Muy güenas a [email protected]
Estoy cogiendo ideas de vuestros gallineros para construir el mio.
¡¡ Hacéis cosas muy bonitas !!
Un saludo.


----------



## oakwood (Aug 21, 2012)

Yes, it is good to see other peoples chicken coops so you can have some ideas on how to build your own . 
I agree there are many beautiful chicken coops on here .


----------



## Italy-Dan (Oct 5, 2012)

Bien  Que las razas de gallinas tienes? perdón si mi español no es correcto 

For American and English  : Well,which breeds of chickens do you have? sorry if my Spanish isn't correct.


----------



## 7chicks (Jun 29, 2012)

I'm glad someone here can figure all that out. Thanks for the transcription.


----------



## folingao (Oct 7, 2012)

7chicks said:


> I'm glad someone here can figure all that out. Thanks for the transcription.


Es muy fácil, le pinchas al botón derecho del ratón y le das a traducir. Así lo hago ya que no sé Inglés.


----------



## folingao (Oct 7, 2012)

Italy-Dan said:


> Bien  Que las razas de gallinas tienes? perdón si mi español no es correcto
> 
> For American and English  : Well,which breeds of chickens do you have? sorry if my Spanish isn't correct.


Aún no tengo. Me gustan las sussex.


----------



## oakwood (Aug 21, 2012)

Sussex are a great breed , good for eggs and meat .
They come in many different colours too. 
My favorite is the speckled sussex, what colour are you going to get ?

Light Sussex








Speckled Sussex








Silver Sussex








White Sussex








Red Sussex.








Brown Sussex








Buff Sussex


----------



## Italy-Dan (Oct 5, 2012)

Sussex are so beautiful   
I understand Spanish when I read it more easily because of English is similar to Italian. But to write in Spanish I have to take a few words from the dictionary
However thanks 7chicks


----------



## folingao (Oct 7, 2012)

Me gustan estas. Nosotros las llamamos Blancas armiñadas.
Tengo entendido que son muy dóciles y amigables.


----------



## Italy-Dan (Oct 5, 2012)

She's a Light Sussex  In Italy we call this kind of Sussex "Bianco Columbia".
And then there is an Italian breed named "Ermellinata di Rovigo" which is similar.
But Sussex is Sussex!


----------



## cogburn (Jul 16, 2012)

folingao said:


> Me gustan estas. Nosotros las llamamos Blancas armiñadas.
> Tengo entendido que son muy dóciles y amigables.

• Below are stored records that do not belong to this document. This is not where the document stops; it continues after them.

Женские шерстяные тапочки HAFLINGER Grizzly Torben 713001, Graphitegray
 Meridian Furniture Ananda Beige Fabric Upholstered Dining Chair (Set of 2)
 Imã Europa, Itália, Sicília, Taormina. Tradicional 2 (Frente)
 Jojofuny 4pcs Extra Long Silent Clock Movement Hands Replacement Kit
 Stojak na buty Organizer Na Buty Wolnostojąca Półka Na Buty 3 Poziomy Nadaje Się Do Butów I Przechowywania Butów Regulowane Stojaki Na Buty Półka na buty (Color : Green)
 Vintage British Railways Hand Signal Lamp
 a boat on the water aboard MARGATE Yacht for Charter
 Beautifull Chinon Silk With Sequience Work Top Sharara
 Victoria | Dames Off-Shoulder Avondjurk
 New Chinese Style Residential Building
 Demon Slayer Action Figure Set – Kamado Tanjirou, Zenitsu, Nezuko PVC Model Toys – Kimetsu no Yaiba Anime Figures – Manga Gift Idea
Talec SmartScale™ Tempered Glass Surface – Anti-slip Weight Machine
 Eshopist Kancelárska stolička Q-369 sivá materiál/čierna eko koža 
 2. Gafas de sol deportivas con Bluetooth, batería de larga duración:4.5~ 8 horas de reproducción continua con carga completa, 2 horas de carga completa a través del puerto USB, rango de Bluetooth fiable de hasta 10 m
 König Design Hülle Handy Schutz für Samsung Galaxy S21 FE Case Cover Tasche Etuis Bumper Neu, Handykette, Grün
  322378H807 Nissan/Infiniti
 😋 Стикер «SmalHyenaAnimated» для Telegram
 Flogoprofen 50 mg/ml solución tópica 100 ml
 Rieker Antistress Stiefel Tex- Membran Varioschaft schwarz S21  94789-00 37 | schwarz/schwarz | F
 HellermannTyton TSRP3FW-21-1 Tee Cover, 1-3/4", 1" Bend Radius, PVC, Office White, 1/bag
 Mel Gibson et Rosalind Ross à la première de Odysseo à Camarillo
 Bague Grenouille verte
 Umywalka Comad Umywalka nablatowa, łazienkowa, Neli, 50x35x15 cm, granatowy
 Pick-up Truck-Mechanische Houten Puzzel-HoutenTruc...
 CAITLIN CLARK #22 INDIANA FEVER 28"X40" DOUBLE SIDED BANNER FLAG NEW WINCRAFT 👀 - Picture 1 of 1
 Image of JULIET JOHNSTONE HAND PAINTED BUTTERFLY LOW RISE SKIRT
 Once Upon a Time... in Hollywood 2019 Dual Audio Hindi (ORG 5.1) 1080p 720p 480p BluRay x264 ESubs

Very nice !! Beautiful bird folinago, I know you are proud... We all speak "pictures" keep em coming..
Cogburn


----------



## oakwood (Aug 21, 2012)

Yes, they are a very friendly and docile breed .
Perfect breed for beginners and experienced poultry keepers . 
We have keep the Bantams and the Large Fowl .
We have kept all of the colours .


----------